Indiana's public education leadership seems to be determined to assure that Hoosier kids are on the right path for success from an early age.
Recent measures to address the concern include a pilot program for pre-kindergarten education, and the IREAD exam, which requires that third-graders master a third-grade reading level before they're promoted to fourth grade.
Last week, state Superintendent of Public Instruction Jennifer McCormick proposed another measure to boost elementary school education. She advocated changing the compulsory age for attending school from 7 to 5.
In Herald Bulletin news reports on McCormick's proposal, three local educators and the head of the Indiana State Teachers Association supported the idea.

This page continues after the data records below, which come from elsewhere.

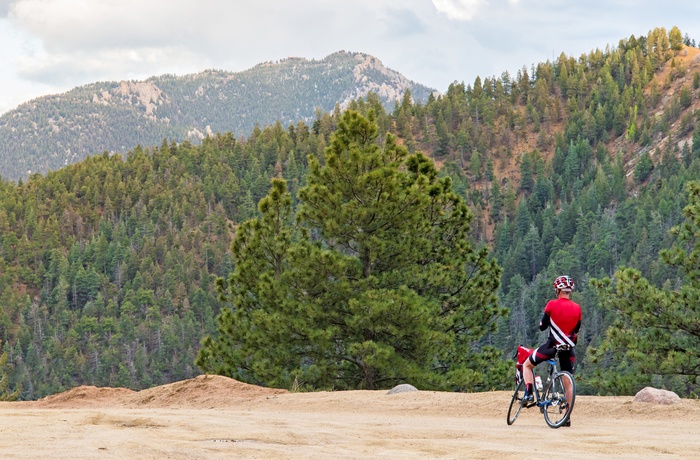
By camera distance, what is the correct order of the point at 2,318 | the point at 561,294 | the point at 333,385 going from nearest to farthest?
1. the point at 561,294
2. the point at 333,385
3. the point at 2,318

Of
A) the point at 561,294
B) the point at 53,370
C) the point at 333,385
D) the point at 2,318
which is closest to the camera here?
the point at 561,294

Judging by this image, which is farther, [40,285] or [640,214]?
[40,285]

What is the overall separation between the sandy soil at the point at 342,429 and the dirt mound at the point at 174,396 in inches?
1.8

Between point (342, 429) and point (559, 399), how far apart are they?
3.05 meters

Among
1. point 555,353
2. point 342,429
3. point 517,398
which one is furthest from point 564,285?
point 342,429

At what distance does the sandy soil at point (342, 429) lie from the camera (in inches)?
328

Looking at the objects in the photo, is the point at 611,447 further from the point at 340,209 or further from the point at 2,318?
the point at 2,318

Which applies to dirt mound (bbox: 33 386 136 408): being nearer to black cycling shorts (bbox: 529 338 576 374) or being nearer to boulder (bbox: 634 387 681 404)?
black cycling shorts (bbox: 529 338 576 374)

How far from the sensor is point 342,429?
10.8 meters

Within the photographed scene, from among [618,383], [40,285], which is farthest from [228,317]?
[40,285]

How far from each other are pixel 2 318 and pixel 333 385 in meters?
158

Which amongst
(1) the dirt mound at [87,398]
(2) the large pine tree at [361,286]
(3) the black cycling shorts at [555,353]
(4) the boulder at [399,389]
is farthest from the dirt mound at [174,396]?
(3) the black cycling shorts at [555,353]

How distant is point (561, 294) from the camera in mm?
11430

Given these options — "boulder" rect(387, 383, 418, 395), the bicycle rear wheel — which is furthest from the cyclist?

As it stands, the vast majority of Hoosier children enroll for kindergarten at age 5, but it's not mandatory. Jan Koeniger, Anderson Community Schools assistant superintendent for elementary education, noted that about 92 percent of ACS kids attend kindergarten, lagging a bit behind the state average of about 95 percent.

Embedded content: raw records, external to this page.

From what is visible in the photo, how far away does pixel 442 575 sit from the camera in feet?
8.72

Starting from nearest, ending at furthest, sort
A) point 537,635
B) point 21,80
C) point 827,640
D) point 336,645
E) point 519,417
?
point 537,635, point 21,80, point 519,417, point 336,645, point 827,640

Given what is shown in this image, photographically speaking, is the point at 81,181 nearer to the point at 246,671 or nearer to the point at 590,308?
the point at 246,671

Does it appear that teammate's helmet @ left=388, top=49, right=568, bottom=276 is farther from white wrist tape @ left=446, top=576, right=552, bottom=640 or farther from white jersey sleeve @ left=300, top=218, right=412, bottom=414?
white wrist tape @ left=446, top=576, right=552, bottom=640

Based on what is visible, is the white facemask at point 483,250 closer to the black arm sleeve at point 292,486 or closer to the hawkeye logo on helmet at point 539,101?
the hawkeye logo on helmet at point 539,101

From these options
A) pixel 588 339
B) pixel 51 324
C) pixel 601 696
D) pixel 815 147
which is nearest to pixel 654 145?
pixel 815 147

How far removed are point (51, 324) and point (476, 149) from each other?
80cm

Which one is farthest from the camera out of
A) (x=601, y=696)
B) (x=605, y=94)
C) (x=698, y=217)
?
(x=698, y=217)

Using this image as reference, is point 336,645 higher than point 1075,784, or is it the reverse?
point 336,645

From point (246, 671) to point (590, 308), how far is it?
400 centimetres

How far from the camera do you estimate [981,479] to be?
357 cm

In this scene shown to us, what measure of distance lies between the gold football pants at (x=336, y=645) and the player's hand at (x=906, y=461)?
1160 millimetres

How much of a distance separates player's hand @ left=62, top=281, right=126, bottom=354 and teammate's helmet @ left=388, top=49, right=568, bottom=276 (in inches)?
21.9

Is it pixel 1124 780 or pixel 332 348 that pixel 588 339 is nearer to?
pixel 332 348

Getting many of the students whose parents have chosen not to send them to kindergarten enrolled could help them to keep up with their peers and be better prepared to meet more rigorous academic standards when they get into middle school and high school.
Any move to lower the compulsory age for education, though, should take into account that children develop and mature at different rates. Parents should have the discretion to opt out of sending kids to school at age 5. Parents will usually know what their children are ready for and be the best judge of whether they should wait a year to start school.
Also, McCormick and the state's other public school leaders should take into account the most recent research on the best age to start school. Some studies have suggested that 5 years of age might be too young.
Some state legislators are concerned about the increase in funding — an estimated $12.4 million annually — that would be needed to provide education for more 5-year-olds in school.
But if McCormick can show that the preponderance of research supports the idea of compulsory education for 5-year-olds, it would be money well spent.